There is a Hi-Tech soccer ball. Can a Hi-Tech football be far behind? Photo courtesy of http://www.fareastgizmos.com/other_stuff/hitech_football_to_end_constant_griping_by_managers_over_disputed_goals.php
There were several very long lags in the Baltimore Ravens vs. Denver Broncos game where the referees seemed to be clueless in what they were doing. It was bad enough that the fans had to sit there in temperatures that were below 10 degrees, but the players were in the same boat.
It's one thing to run around to stay warm, but when you have to stand there for five minutes waiting for a decision from the replay booth, that is crazy.
The first change we want to introduce has to do with making use of more hi-tech applications. If there are opportunities where new innovations in hi-tech could be used to improve the game, we are all in favor of that. If the end result is that it speeds up the game or helps referees to get the calls right, all the better.
Specific hi-tech improvement suggestions
1) Insert small sensor devices into the football that would allow for lasers from the sidelines to intersect with the ball. This would allow the referee to see if the ball had broken the goal line or broken the first down chain marker. There are other applications, as well. When the quarterback threw the football, was he over the line of scrimmage or not?
You could have a replay official monitoring the hi-tech screens and could then buzz or announce to the referee instantly if the ball broke the line or not. It takes confusion out of the equation and eliminates human error since the lasers would be extremely accurate.
Before you start dismissing this as lunacy, note that there is a push for the same thing in soccer. You can read about the new hi-tech soccer ball in more detail here.
2) Using technology to identify where the football is when it is blocked from almost every camera angle.
What is the best way to go about this? Good question. Put your CSI hat on and let your imagination run wild. It could be a new application with the cameras or applying some kind of chemical substance to the ball (blacklight or fluorescent) that would still show up when the player's body is blocking the ball on the replay.
If this could be created, it would allow for faster replay booth decisions, as the replay officials could determine where the ball was when a player's knee hit the ground. You could see if the ball was still in a player's hand when he went out of bounds. There would be a number of practical applications here.
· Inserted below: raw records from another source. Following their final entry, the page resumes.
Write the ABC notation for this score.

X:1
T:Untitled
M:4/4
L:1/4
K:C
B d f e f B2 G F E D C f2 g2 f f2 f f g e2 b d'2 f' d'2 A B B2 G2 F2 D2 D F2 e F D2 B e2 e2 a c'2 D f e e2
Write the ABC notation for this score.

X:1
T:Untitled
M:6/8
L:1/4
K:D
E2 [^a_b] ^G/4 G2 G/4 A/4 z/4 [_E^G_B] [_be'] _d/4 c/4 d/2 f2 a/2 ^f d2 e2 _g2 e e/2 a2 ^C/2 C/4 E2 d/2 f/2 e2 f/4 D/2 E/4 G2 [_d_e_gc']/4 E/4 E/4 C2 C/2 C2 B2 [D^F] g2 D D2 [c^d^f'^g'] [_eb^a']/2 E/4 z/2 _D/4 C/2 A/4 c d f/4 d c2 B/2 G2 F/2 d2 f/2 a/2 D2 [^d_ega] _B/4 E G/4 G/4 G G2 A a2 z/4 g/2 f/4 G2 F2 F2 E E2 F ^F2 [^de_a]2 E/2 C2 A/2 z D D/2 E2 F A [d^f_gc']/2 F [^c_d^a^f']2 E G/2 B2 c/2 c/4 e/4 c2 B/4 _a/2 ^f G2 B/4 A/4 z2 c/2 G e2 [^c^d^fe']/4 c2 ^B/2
3) Hi-Tech uprights. Enough playoff games are decided by a field goal, that you would hate to have the fate of a team decided due to a judgement call on whether the ball was inside the uprights or not.
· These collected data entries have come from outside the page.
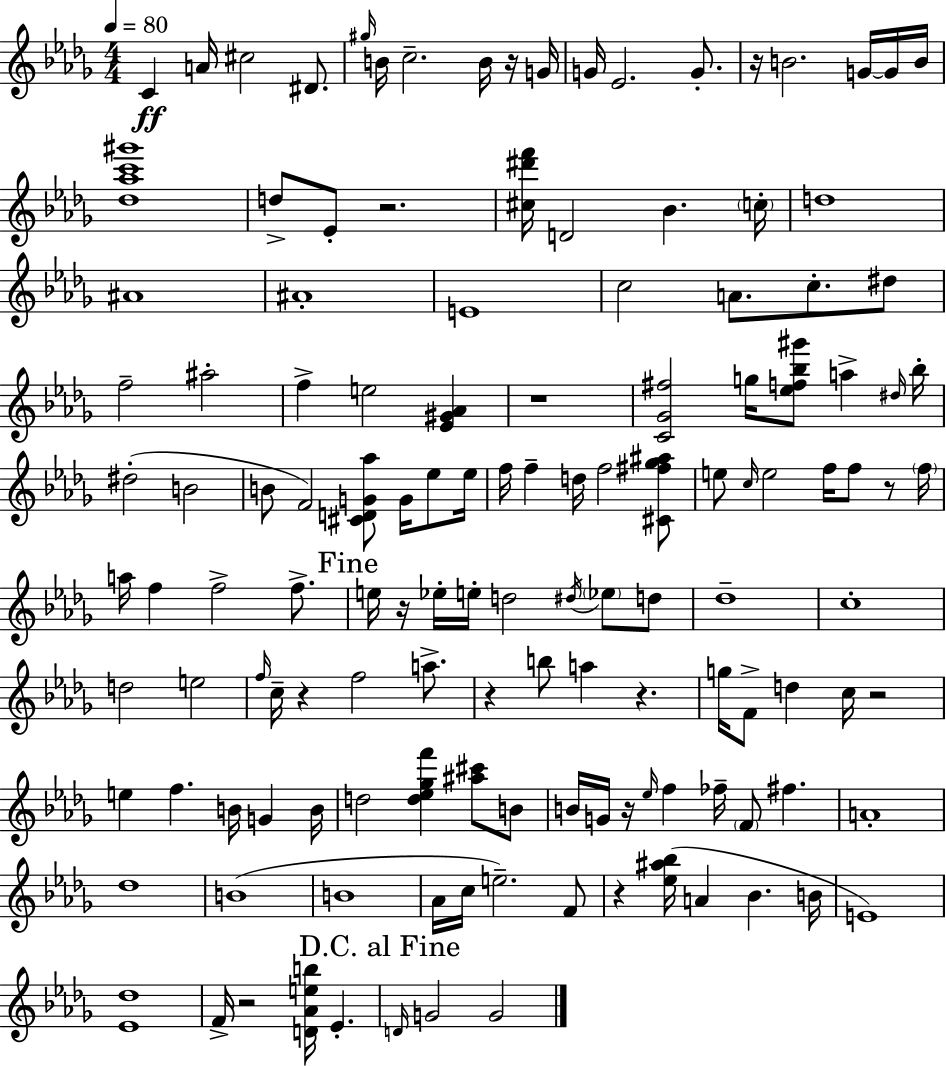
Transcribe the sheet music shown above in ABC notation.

X:1
T:Untitled
M:4/4
L:1/4
K:Bbm
C A/4 ^c2 ^D/2 ^g/4 B/4 c2 B/4 z/4 G/4 G/4 _E2 G/2 z/4 B2 G/4 G/4 B/4 [_d_ac'^g']4 d/2 _E/2 z2 [^c^d'f']/4 D2 _B c/4 d4 ^A4 ^A4 E4 c2 A/2 c/2 ^d/2 f2 ^a2 f e2 [_E^G_A] z4 [C_G^f]2 g/4 [_ef_b^g']/2 a ^d/4 _b/4 ^d2 B2 B/2 F2 [^CDG_a]/2 G/4 _e/2 _e/4 f/4 f d/4 f2 [^C^f_g^a]/2 e/2 c/4 e2 f/4 f/2 z/2 f/4 a/4 f f2 f/2 e/4 z/4 _e/4 e/4 d2 ^d/4 _e/2 d/2 _d4 c4 d2 e2 f/4 c/4 z f2 a/2 z b/2 a z g/4 F/2 d c/4 z2 e f B/4 G B/4 d2 [d_e_gf'] [^a^c']/2 B/2 B/4 G/4 z/4 _e/4 f _f/4 F/2 ^f A4 _d4 B4 B4 _A/4 c/4 e2 F/2 z [_e^a_b]/4 A _B B/4 E4 [_E_d]4 F/4 z2 [D_Aeb]/4 _E D/4 G2 G2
Some field-goal attempts soar well over the top of the uprights that make it hard to determine if the ball truly went through the uprights or not. So, if the ball goes directly over the top of the uprights, is the kick good or not?
What if you could have a laser extending up from both uprights? If the ball goes through the extended lasers (via the replay booth), the kick could be ruled as either good or no good based on whatever the NFL Competition Committee feels is the fairest way to treat the play.
Maybe the NFL isn't ready for all of the above now, but I wouldn't mind seeing a little more hi-tech in the games that makes life easier on everybody and keeps things moving along.